Asia Distillates-Gas oil strengthens on firmer demand; Formosa eyed

Date:2011-08-18hankun  Text Size:

Wed Aug 17, 2011 10:32am GMT 
 

SINGAPORE, Aug 17 (Reuters) - Asia's gas oil market strengthened on Wednesday, with the
product's forward curve moving towards backwardation on signs of firmer demand in the region.
    The September/October and October/November contracts rose to a slight contango, while the
November/December and December/January contracts flipped into backwardation. 
    The prospect of stronger Vietnamese demand as the country's Dun Quat refinery remains shut
for maintenance has buoyed sentiment, even as high supplies of middle distillates in the region
keep a lid on gains, traders said.
    Vietnam's PV Oil is seeking 47,000 tonnes of 0.25% sulphur gas oil for end August to early
September delivery via a tender, traders said.
    The market continues to look for clues on when Formosa's 540,00 barrels-per-day refinery in
Mailiao, Taiwan will restart. The closure of the complex over two weeks ago following a fire has
helped boost the market, and Formosa has said it is ready to come back online on Aug. 20.
    However, a restart will depend on a government review this week, although traders said it
may be towards the end of August.
    Even then, the restart is likely to take place in stages and it was not immediately clear
when Asia's fifth-largest refinery will be able to fully restore its diesel exports, estimated
at 800,000 tonnes a month.

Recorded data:
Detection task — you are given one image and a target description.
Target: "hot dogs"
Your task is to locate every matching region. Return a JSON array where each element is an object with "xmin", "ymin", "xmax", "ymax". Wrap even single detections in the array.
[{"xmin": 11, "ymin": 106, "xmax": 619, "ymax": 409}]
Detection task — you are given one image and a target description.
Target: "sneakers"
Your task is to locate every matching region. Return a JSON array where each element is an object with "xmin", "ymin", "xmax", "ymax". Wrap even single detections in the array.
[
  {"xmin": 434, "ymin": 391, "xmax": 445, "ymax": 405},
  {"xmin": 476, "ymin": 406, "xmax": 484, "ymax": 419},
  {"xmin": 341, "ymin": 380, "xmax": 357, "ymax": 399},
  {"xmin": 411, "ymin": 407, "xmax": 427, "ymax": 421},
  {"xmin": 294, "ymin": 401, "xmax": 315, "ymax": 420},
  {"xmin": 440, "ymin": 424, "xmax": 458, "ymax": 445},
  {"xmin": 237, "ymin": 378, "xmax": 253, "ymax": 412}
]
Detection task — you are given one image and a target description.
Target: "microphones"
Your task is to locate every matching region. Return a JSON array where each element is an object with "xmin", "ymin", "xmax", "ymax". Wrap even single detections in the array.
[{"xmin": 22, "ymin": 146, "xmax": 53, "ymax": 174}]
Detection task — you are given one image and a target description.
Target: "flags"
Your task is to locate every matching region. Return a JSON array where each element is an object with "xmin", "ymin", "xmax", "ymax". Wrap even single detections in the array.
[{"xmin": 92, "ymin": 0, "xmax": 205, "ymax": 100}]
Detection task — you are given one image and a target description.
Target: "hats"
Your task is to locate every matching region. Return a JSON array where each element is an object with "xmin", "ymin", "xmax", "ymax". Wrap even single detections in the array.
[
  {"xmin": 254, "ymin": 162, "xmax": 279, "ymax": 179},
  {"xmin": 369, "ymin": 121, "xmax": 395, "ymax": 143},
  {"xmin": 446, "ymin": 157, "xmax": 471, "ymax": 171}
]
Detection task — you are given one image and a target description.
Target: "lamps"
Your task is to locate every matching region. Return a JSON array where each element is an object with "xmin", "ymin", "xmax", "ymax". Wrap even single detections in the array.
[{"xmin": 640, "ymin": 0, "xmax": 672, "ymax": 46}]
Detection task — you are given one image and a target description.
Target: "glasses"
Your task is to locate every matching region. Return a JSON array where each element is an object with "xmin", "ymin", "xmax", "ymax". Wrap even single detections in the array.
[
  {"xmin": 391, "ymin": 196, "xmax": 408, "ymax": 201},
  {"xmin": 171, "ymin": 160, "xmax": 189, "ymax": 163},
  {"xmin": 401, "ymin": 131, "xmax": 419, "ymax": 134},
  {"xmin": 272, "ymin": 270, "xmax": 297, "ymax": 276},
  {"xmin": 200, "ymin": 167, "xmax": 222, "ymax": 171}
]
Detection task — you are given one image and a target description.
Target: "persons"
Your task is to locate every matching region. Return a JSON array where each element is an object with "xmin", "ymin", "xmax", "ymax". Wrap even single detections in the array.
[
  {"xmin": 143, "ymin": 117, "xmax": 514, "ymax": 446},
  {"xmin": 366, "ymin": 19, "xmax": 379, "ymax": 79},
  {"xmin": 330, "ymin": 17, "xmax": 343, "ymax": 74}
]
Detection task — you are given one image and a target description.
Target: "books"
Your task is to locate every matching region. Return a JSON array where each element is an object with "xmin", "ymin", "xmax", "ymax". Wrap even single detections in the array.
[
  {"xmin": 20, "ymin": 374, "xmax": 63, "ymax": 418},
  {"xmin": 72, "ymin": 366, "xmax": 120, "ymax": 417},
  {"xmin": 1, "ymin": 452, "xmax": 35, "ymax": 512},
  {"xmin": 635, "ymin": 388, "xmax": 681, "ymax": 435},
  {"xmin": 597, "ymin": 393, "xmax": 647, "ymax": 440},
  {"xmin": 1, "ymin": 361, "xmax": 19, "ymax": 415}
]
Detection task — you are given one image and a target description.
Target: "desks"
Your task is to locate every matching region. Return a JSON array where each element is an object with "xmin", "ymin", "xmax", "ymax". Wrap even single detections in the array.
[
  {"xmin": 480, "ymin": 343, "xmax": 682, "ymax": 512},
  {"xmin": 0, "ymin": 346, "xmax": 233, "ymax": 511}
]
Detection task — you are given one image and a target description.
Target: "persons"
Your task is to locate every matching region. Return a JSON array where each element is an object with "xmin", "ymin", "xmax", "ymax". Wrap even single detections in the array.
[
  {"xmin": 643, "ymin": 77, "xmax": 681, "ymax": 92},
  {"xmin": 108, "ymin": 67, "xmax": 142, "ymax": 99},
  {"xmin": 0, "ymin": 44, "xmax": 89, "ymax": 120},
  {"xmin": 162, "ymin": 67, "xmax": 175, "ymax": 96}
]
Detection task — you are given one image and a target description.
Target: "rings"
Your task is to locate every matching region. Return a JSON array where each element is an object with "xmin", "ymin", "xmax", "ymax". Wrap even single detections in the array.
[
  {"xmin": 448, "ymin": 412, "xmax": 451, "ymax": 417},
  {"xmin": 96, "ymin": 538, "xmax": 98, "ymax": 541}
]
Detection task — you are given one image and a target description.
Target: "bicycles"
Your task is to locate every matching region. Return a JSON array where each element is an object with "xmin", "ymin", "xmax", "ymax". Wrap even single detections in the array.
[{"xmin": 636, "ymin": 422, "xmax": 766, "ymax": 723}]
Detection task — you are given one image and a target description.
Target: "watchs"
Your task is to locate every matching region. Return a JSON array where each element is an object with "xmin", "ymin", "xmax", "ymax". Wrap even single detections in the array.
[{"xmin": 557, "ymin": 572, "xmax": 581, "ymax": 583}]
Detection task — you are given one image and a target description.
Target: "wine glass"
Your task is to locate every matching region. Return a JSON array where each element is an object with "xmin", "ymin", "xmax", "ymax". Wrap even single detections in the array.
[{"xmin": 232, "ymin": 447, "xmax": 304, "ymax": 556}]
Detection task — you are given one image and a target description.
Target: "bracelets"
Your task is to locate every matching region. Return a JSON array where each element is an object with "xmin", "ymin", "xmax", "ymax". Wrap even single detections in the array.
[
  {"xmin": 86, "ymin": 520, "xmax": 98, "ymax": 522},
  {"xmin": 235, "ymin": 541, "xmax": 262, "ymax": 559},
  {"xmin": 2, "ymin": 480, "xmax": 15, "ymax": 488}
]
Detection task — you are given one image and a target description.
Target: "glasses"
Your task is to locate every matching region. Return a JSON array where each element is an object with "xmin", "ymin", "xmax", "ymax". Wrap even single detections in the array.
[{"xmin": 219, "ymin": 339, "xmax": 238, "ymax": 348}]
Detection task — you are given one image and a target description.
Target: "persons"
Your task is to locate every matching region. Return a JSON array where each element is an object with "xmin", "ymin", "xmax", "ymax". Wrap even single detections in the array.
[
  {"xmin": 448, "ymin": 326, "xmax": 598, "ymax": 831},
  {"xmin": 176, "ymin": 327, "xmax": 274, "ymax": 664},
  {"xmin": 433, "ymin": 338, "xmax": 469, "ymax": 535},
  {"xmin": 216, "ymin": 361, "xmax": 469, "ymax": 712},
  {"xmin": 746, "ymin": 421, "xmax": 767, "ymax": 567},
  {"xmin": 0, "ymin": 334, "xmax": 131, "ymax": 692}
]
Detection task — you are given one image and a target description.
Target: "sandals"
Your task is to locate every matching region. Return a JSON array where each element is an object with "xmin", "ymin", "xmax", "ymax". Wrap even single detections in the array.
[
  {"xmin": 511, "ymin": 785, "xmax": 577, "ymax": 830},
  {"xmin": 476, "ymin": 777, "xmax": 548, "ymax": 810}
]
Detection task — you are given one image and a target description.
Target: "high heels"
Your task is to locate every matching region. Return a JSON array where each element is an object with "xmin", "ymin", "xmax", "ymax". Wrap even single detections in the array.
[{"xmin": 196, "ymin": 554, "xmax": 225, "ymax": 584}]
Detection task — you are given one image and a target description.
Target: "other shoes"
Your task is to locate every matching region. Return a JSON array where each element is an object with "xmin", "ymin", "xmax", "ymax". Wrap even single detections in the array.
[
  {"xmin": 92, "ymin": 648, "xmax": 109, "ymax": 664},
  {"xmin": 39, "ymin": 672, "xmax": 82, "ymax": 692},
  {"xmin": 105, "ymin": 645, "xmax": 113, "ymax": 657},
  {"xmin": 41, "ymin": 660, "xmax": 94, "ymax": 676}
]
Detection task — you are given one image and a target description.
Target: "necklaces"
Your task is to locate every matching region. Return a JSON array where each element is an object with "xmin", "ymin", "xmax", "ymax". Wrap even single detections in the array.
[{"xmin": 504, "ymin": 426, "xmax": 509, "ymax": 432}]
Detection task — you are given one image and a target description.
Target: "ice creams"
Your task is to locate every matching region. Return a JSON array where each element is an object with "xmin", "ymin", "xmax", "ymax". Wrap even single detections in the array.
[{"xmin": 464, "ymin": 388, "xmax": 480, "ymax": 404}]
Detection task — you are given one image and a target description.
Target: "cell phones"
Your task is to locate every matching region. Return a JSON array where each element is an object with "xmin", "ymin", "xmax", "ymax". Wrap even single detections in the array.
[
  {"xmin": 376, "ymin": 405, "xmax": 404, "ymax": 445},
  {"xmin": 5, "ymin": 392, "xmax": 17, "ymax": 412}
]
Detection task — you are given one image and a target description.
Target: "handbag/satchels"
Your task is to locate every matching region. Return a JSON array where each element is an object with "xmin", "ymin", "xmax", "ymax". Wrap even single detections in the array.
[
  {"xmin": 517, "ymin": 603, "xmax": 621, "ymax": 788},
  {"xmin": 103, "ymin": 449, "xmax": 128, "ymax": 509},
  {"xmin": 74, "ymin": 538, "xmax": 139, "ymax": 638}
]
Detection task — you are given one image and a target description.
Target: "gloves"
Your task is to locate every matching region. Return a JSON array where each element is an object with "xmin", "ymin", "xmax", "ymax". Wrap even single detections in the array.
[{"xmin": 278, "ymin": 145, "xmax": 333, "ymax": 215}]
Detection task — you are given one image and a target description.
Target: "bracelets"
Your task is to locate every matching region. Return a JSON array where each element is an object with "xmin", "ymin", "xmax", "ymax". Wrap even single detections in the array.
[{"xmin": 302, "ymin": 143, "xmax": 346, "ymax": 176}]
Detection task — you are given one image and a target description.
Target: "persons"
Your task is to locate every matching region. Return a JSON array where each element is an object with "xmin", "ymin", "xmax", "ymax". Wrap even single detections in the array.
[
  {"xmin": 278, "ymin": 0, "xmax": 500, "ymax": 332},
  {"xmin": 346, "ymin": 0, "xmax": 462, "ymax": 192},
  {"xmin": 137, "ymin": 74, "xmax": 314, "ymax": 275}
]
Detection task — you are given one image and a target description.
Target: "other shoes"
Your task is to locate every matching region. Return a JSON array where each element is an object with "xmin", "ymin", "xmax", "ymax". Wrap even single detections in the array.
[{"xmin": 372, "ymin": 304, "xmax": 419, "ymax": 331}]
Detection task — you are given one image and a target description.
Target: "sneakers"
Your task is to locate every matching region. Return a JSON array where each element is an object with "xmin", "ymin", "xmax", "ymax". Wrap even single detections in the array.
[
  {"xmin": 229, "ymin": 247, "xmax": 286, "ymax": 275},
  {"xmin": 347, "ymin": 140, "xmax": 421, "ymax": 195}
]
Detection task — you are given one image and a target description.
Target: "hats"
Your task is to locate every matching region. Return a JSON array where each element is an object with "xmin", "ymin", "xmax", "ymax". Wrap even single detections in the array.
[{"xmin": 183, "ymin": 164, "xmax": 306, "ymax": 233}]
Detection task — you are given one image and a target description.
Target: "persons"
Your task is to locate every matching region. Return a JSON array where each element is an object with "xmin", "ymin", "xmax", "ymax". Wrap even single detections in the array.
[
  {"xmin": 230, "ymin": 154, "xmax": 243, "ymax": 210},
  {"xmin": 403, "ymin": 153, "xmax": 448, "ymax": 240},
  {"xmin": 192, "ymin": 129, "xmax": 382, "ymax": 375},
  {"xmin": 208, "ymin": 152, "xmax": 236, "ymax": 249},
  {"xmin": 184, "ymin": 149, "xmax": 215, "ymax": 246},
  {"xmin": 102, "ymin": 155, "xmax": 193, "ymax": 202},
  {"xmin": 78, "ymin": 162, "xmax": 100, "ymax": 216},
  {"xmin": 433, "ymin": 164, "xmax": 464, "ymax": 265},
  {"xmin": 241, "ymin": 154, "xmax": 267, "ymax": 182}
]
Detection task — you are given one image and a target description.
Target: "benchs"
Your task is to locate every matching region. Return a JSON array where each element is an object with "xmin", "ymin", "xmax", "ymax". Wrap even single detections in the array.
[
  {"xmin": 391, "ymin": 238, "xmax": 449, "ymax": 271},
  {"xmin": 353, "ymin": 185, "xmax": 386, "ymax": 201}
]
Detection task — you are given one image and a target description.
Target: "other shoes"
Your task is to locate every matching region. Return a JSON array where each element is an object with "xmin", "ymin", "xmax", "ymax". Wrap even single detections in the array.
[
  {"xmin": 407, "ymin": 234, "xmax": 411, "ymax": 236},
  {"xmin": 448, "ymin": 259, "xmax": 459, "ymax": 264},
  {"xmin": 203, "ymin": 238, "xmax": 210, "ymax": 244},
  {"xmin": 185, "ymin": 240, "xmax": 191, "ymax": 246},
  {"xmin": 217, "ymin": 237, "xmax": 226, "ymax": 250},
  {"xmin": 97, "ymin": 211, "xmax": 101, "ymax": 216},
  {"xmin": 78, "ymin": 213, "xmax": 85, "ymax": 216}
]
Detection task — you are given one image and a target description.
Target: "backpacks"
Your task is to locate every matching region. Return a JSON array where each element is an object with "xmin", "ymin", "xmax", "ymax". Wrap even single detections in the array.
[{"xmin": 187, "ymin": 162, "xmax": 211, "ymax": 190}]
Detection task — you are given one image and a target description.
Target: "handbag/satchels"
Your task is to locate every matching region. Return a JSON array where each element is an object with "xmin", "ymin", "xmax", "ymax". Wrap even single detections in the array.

_What you need to do_. Supply the next part of the gas oil market report, beginning after its last sentence. The recorded data are separate material and have no connection to the gas oil market report.

_Exercise response_.
    The resumption of exports from Formosa will likely depress prices, although it could re-open
the east-to-west arbitrage window that shut following its closure, traders said.
    Gas oil's front-month September crack was hardly changed, slipping 1 cent to $18.33 a barrel
by 0830 GMT.
    China's Brightoil Petroleum, a recent entrant into the middle distillates trading arena, was
seen buying a gas oil cargo in the physical spot market for a second straight day. Singapore
trader Hin Leong, which has been a seller since the start of the month, turned buyer after it
picked up a parcel.
    The deals were done at higher price levels and helped strengthen the cash differential for
gas oil's 0.5 percent sulphur grade for a fourth session to a near one-month high.
    Trading volumes in the swaps market continued to be thin, with 100,000 barrels of the
September front-month swap transacted at $123.40, down from 200,000 barrels a day earlier.
Another 100,000 barrels each of the September/October timespread and September regrade were
done.
                    
    * SWAPS OUTRIGHTS: Gas oil's September swap rose $1.23 to $123.28 a barrel, while the
October swap gained $1.20 to $123.31 a barrel.           
   - Jet fuel swaps for September climbed $1.43 to $125.43 a barrel, while the September
regrade, or the difference between jet and diesel prices, added 20 cents to $2.15.           
              
    * CRACKS: Gas oil's crack for September inched down 1 cent to $18.33 a barrel over Dubai
crude. 
    - Jet fuel cracks gained 19 cents to $20.48 a barrel.           
              
    * CASH DIFFERENTIALS: The discount for gas oil with 0.5 percent sulphur narrowed 7 cents to
25 cents, while the premiums for the 0.25 percent sulphur grade were up 5 cents to 60 cents. The
premium for the 0.05 percent sulphur grade rose 2 cents to $2.10 a barrel.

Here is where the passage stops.